### PROBLEM:
Pictures aside, copy exactly each line from the one that holds "Building Photo - 702 Fricks Ln" through the last line of the records below.
=====
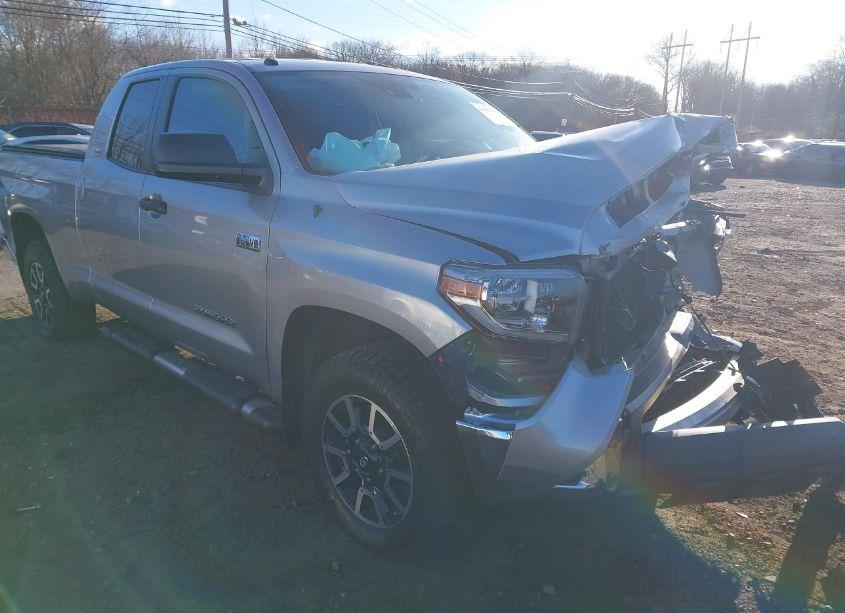 Photo 18 of 2018 Toyota Tundra SR5 5.7L V8 (VIN 5TFUY5F11JX719774)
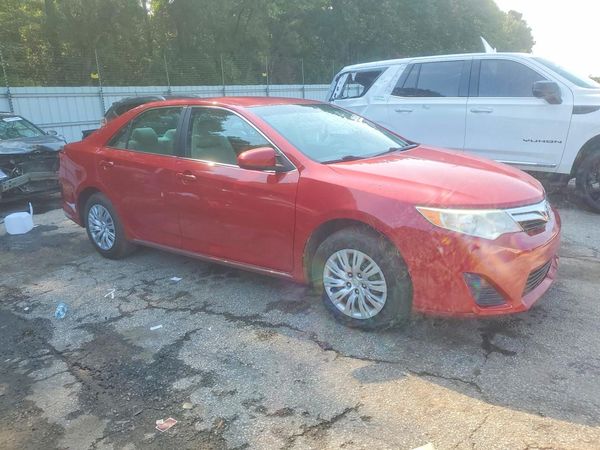 2012 TOYOTA CAMRY — Passenger 3/4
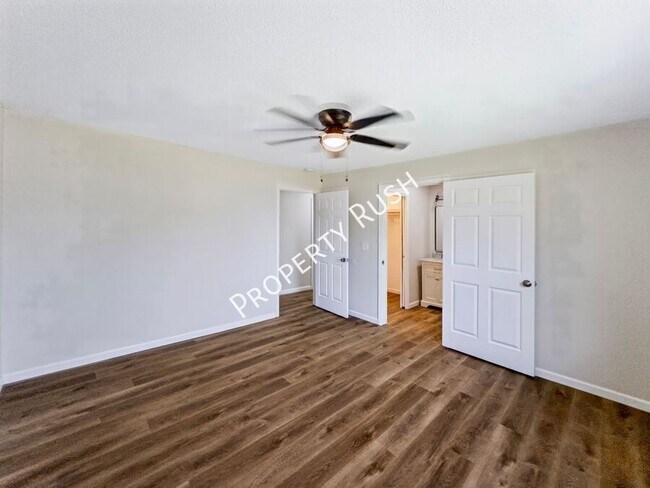 Building Photo - 702 Fricks Ln
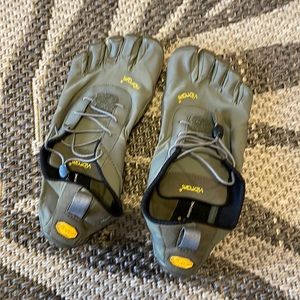 Vibram Five Finger V-Alpha barefoot shoes. Size 42 (US9-9.5)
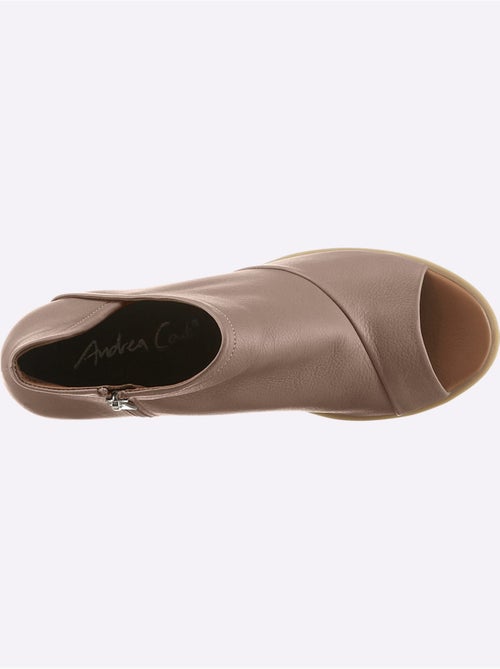 Sandales en cuir nappa avec glissière latérale et semelle en caoutchouc - Taille standard - Helline - Kiabi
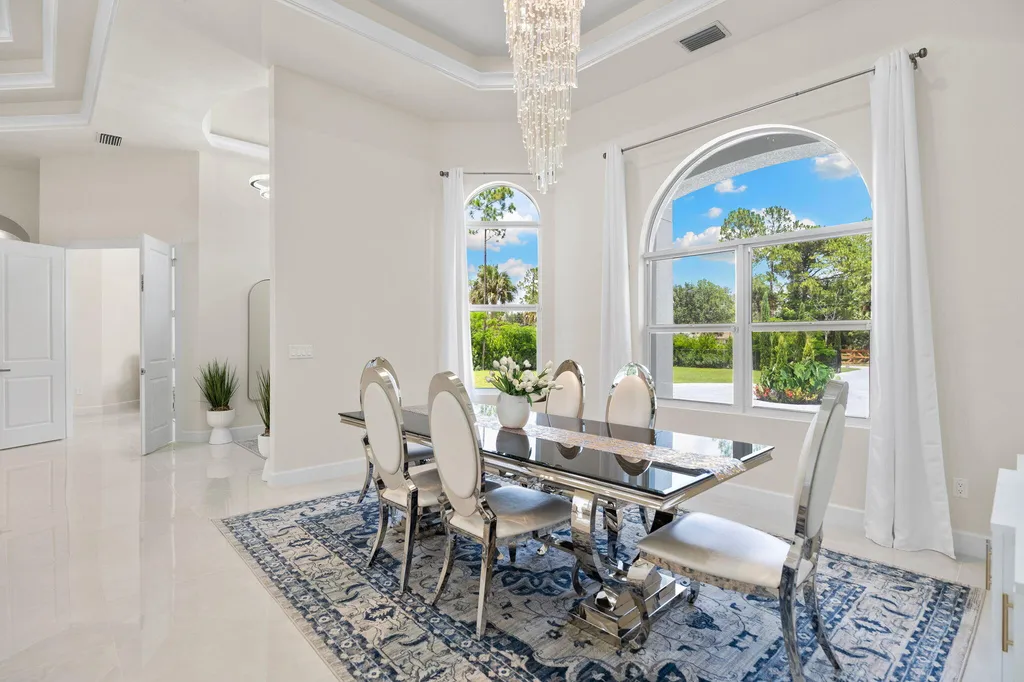 379 25th Street NW Naples FL 34120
=====
### ANSWER:
 Building Photo - 702 Fricks Ln
 Vibram Five Finger V-Alpha barefoot shoes. Size 42 (US9-9.5)
 Sandales en cuir nappa avec glissière latérale et semelle en caoutchouc - Taille standard - Helline - Kiabi
 379 25th Street NW Naples FL 34120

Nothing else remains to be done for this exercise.